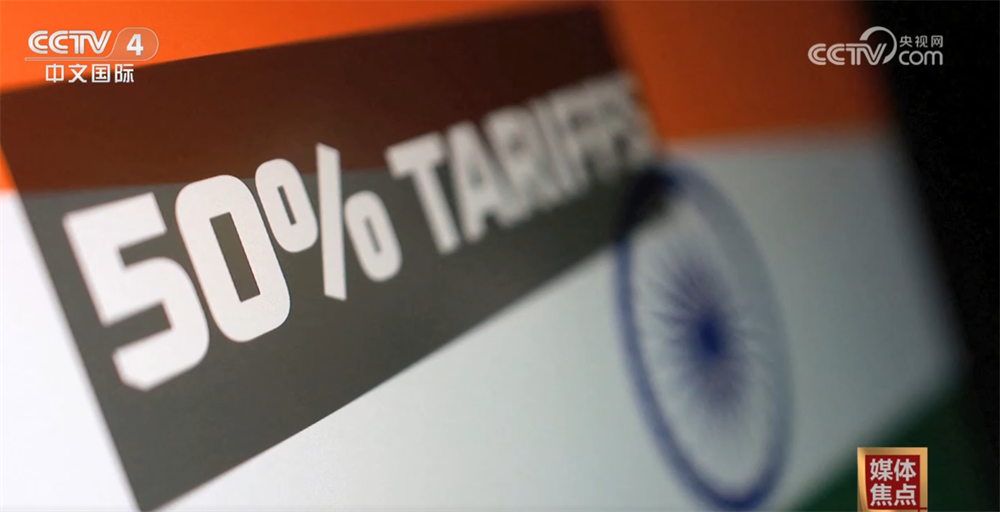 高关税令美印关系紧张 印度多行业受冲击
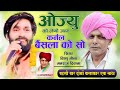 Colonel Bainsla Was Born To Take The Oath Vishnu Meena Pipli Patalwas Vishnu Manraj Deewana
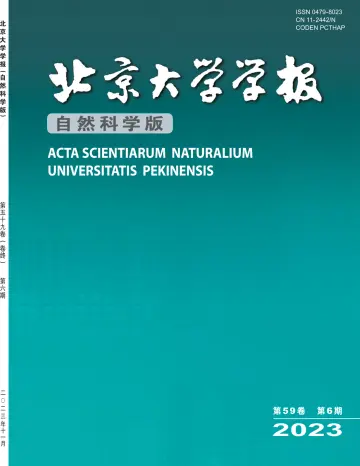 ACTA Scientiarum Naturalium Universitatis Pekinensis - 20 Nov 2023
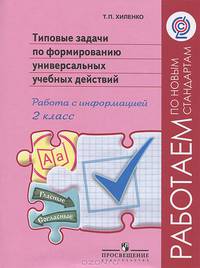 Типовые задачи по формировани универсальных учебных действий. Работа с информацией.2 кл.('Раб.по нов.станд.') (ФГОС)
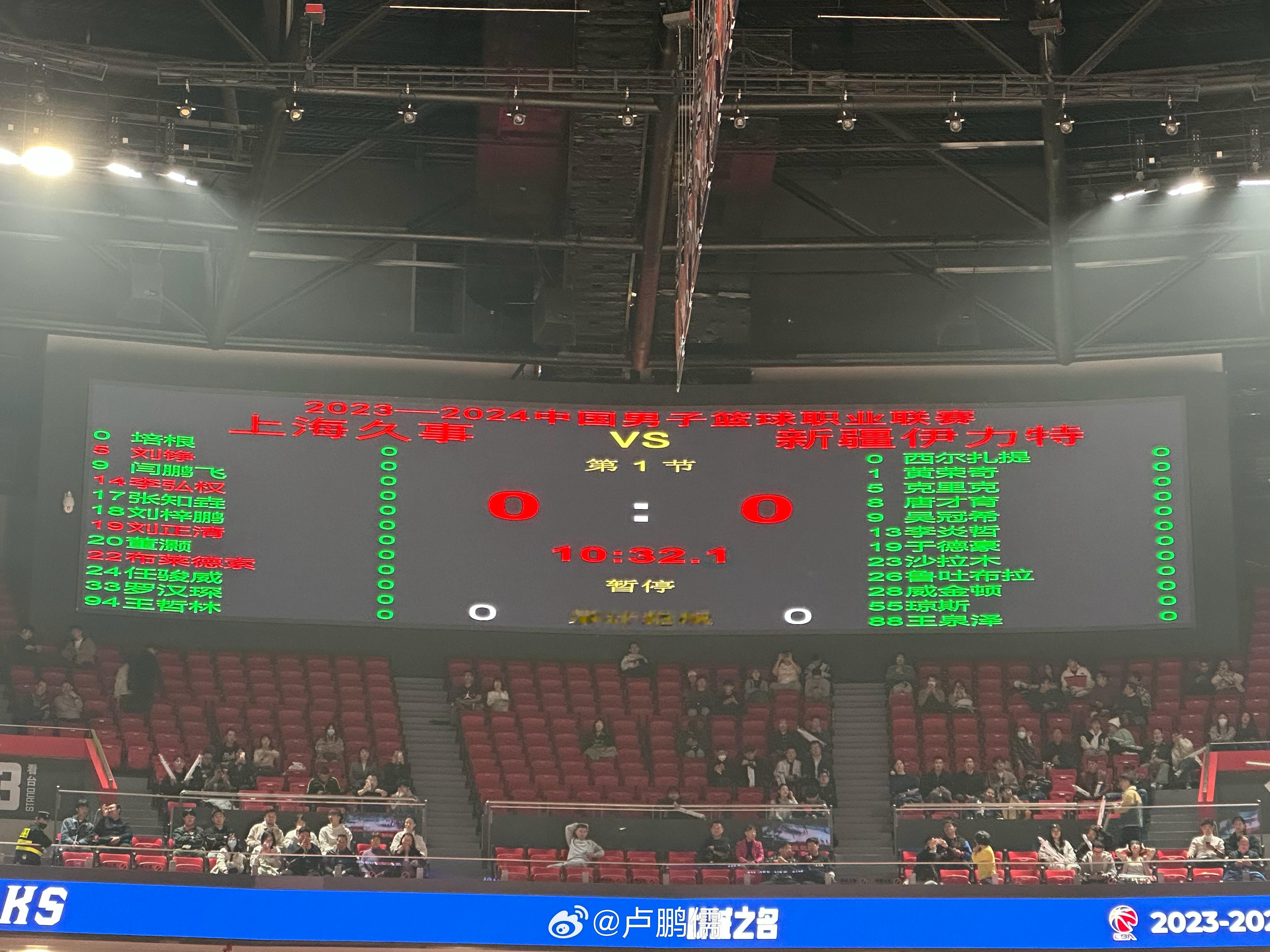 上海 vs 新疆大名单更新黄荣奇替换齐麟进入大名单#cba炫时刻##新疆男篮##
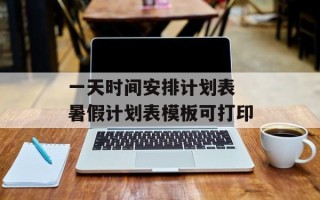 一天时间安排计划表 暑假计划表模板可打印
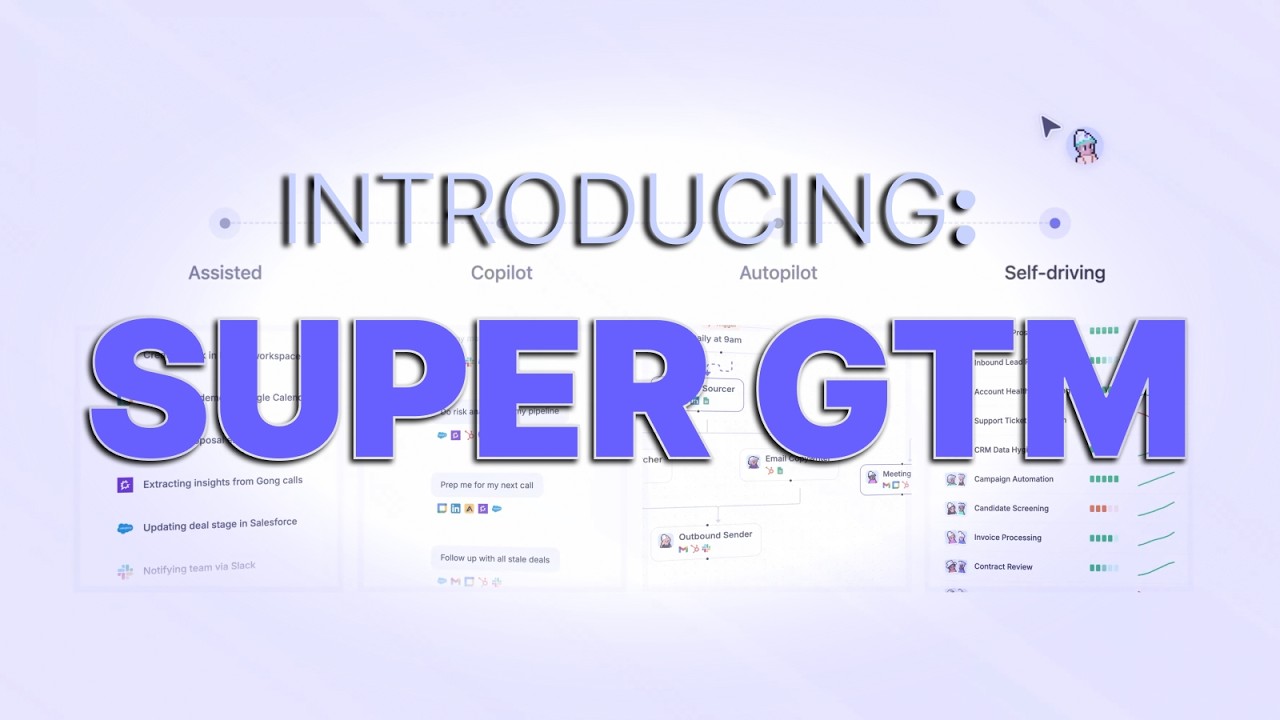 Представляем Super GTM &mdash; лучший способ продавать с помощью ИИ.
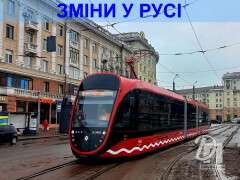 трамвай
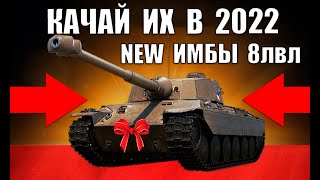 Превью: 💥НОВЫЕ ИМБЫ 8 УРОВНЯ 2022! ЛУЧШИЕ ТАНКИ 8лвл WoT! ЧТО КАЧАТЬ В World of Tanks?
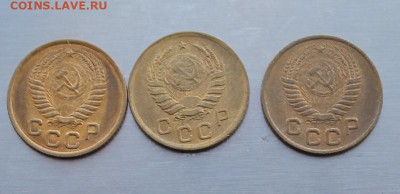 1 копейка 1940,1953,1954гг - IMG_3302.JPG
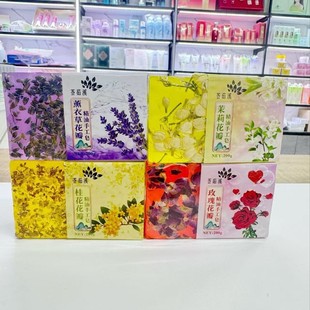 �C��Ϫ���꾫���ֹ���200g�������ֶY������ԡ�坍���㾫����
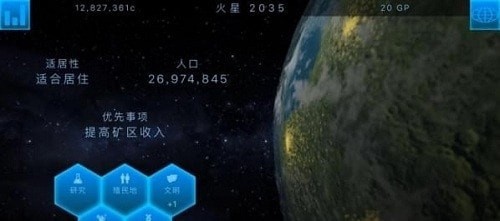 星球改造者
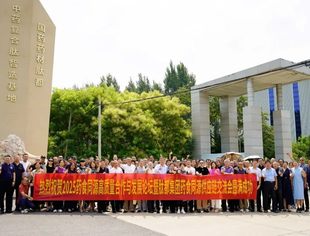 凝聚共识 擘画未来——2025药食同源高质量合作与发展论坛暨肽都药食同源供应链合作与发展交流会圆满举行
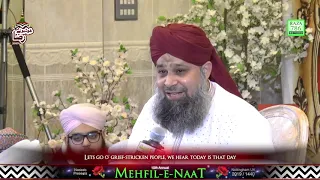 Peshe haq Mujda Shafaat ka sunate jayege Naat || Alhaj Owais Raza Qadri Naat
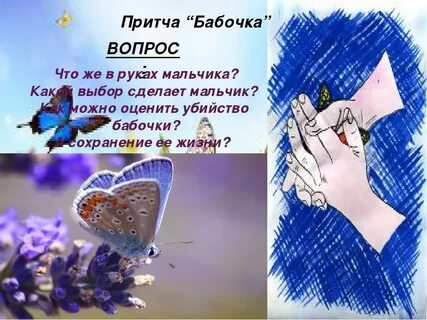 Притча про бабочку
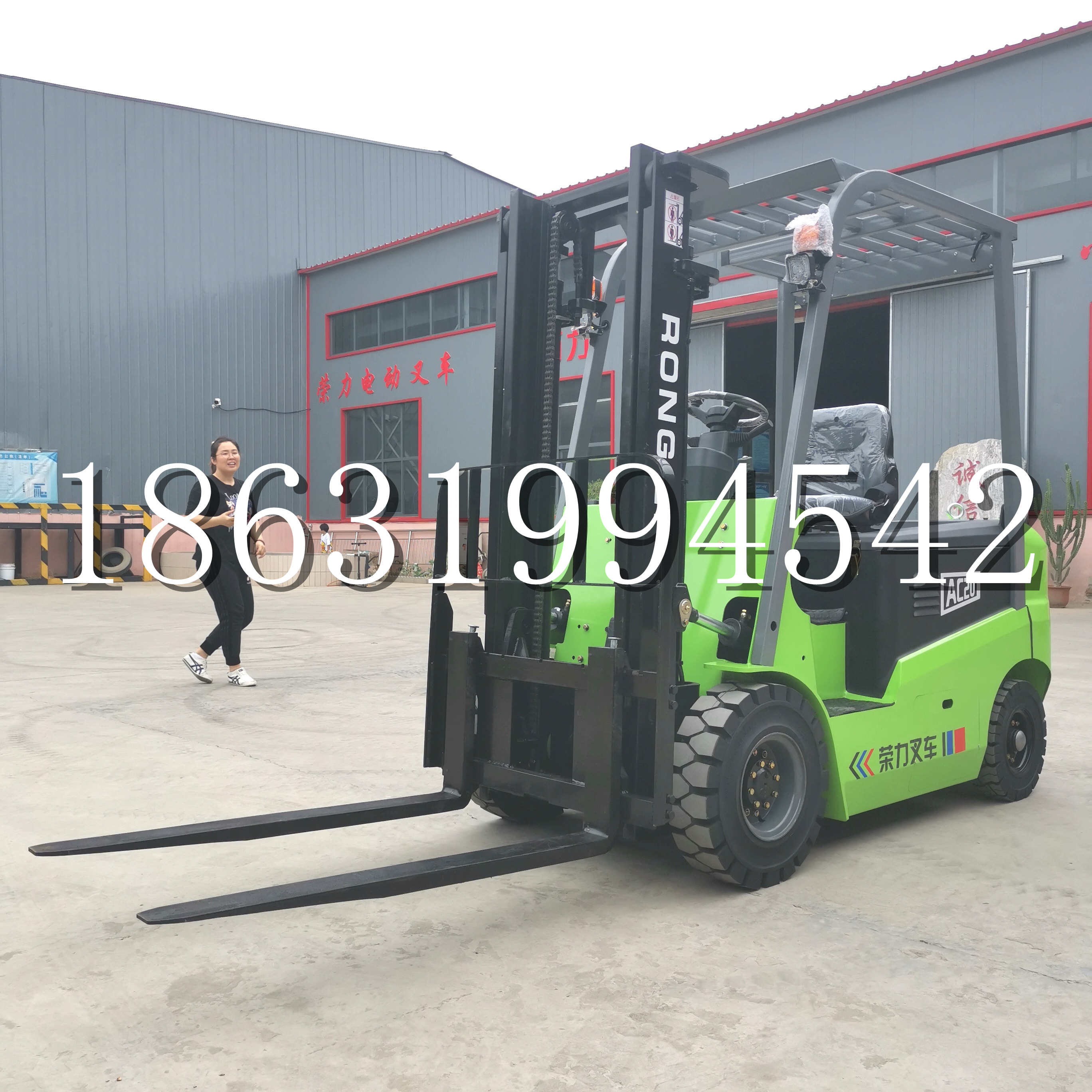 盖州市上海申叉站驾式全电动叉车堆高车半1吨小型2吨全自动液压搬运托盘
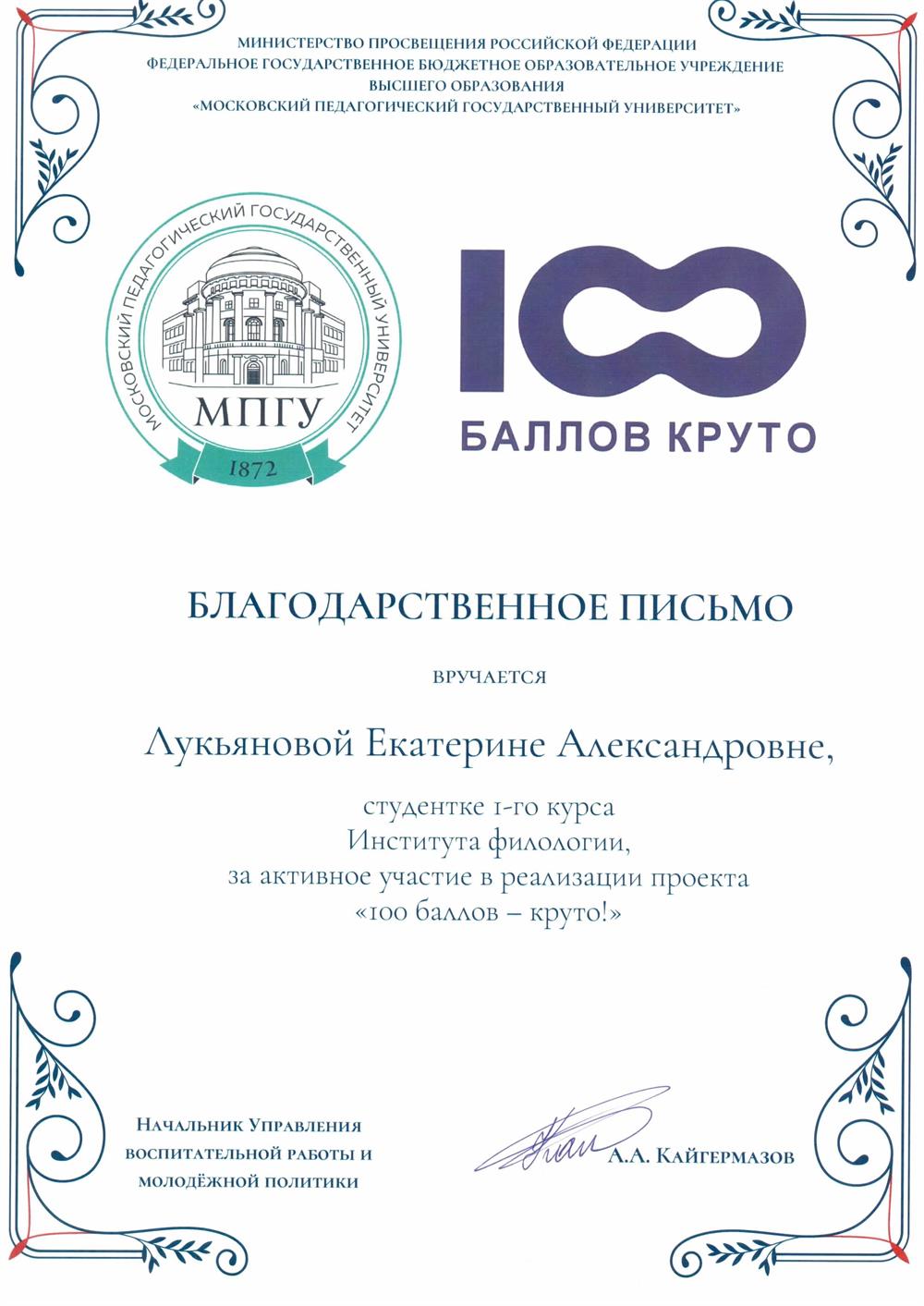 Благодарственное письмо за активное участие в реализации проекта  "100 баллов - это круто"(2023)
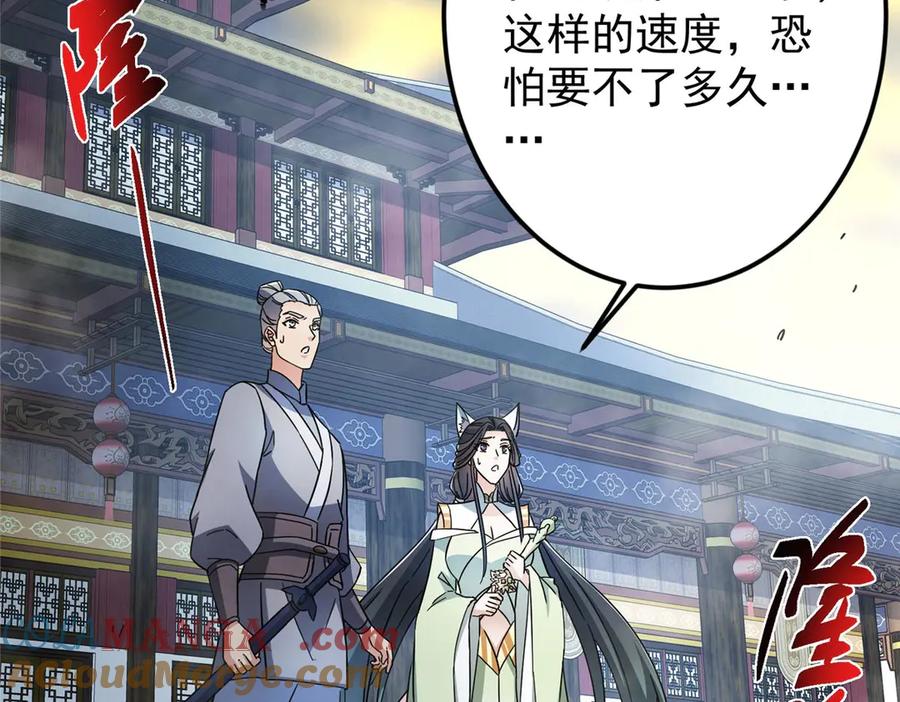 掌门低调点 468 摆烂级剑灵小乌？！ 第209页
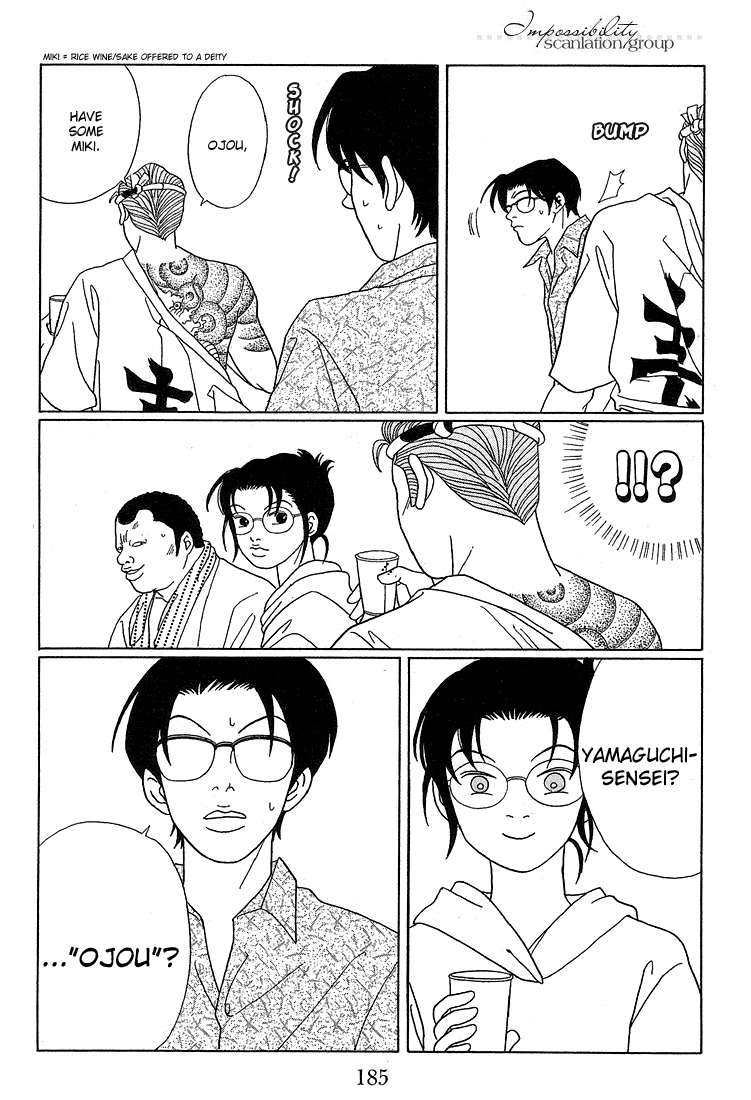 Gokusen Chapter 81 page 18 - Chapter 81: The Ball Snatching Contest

Work order -
Beginning at the line that contains "Притча про бабочку" and ending at the last line of the data, return each line exactly; no picture belongs in the copy.

Output for this task -
 Притча про бабочку
 盖州市上海申叉站驾式全电动叉车堆高车半1吨小型2吨全自动液压搬运托盘
 Благодарственное письмо за активное участие в реализации проекта  "100 баллов - это круто"(2023)
 掌门低调点 468 摆烂级剑灵小乌？！ 第209页
 Gokusen Chapter 81 page 18 - Chapter 81: The Ball Snatching Contest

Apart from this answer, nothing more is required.